Em dezembro de 1859, concluía sua primeira obra em prosa, Les Grisettes de Provence (As Costureirinhas de Provença). Continuava, porém, desconhecido e insatisfeito. Ele mesmo costumava dizer: "Ser sempre desconhecido é chegar a duvidar de si; nada engrandece os pensamentos de um autor como o sucesso".
Assim, no início de 1866, deixou o emprego para dedicar-se à literatura.
Abandonou o romantismo de seus anos de adolescência e passou a admirar outros autores: Balzac (1799-1850), Stendhal (1783-1842), Flaubert (1821-1880). Essa guinada para o realismo devia-se principalmente às suas últimas leituras: das teorias evolucionistas de Darwin (1809-1882) até o Tratado da Hereditariedade Natural do Dr. Lucas, passando pela Filosofia da Arte de Taine (1328-1893). No entanto, o que parece tê-lo feito decidir-se pelo realismo foi a Introdução ao Estudo da Medicina Experimental (1865), de Claude Bernard (1813-1878). Essa obra foi importante para o rumo que Zola imprimiria a toda a sua obra: o rigor científico no romance, cujo objetivo, diria ele, é o mesmo das experiências de laboratório, isto é, o conhecimento da realidade. O que Claude Bernard havia feito com o corpo humano Zola faria com as paixões e os meios sociais.

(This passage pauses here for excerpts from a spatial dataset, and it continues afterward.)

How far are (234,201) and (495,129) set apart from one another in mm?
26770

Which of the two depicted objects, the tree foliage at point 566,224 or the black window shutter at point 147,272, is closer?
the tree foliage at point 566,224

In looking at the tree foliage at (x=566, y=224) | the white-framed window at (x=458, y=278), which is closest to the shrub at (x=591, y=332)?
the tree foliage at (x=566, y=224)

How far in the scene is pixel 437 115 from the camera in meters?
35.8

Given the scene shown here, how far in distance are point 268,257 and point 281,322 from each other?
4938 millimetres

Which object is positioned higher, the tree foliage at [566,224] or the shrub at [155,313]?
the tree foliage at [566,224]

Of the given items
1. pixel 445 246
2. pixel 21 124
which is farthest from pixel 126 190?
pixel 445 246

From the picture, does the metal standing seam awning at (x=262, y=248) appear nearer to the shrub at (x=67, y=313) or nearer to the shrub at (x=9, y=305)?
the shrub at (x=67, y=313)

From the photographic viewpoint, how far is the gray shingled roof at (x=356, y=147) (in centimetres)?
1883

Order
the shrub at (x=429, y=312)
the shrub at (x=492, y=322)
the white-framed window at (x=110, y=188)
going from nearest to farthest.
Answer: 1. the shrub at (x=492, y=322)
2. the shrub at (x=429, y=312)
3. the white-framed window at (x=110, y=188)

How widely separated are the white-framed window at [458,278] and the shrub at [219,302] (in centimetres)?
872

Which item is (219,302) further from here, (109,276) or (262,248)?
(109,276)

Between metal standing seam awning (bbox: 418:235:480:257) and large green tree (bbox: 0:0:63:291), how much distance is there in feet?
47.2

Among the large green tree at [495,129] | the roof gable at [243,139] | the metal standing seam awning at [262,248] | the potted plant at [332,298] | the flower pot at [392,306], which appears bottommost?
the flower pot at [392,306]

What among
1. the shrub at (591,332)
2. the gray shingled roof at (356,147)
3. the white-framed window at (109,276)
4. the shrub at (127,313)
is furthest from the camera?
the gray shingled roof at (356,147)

Para fazer Germinal, Zola não se satisfez com a simples busca de documentos. Foi passar alguns meses numa região mineira. Morou em cortiços, bebeu cerveja e genebra nos botequins e desceu ao fundo dos poços para observar de perto o trabalho dos operários. Aos poucos foi se familiarizando com o meio onde viviam aqueles homens. Descobriu quais as principais doenças causadas pela mineração. Sentiu o problema dos baixos salários, os sacrifícios dos mineiros, a gota que cai com uma regularidade incrível sobre seus rostos, a dificuldade de empurrar um vagonete por um corredor estreito, o drama do salto na escuridão que eles têm de dar para poderem sobreviver. Numa passagem admirável, descreve a emoção de uma greve de operários. Mostra seu ódio animal. Um ódio que destrói tudo à sua passagem. Uma violência viva nos corpos que querem libertar-se, mesmo à custa da total destruição. Mostra também o amor feito sobre o carvão, os pequenos dramas das dívidas, as brigas no cortiço, a promiscuidade de pais e filhos em casas muito pequenas. A obra obteve enorme repercussão.
Em 29 de setembro de 1901, em Paris, Émile Zola morre asfixiado pelo gás do aquecedor.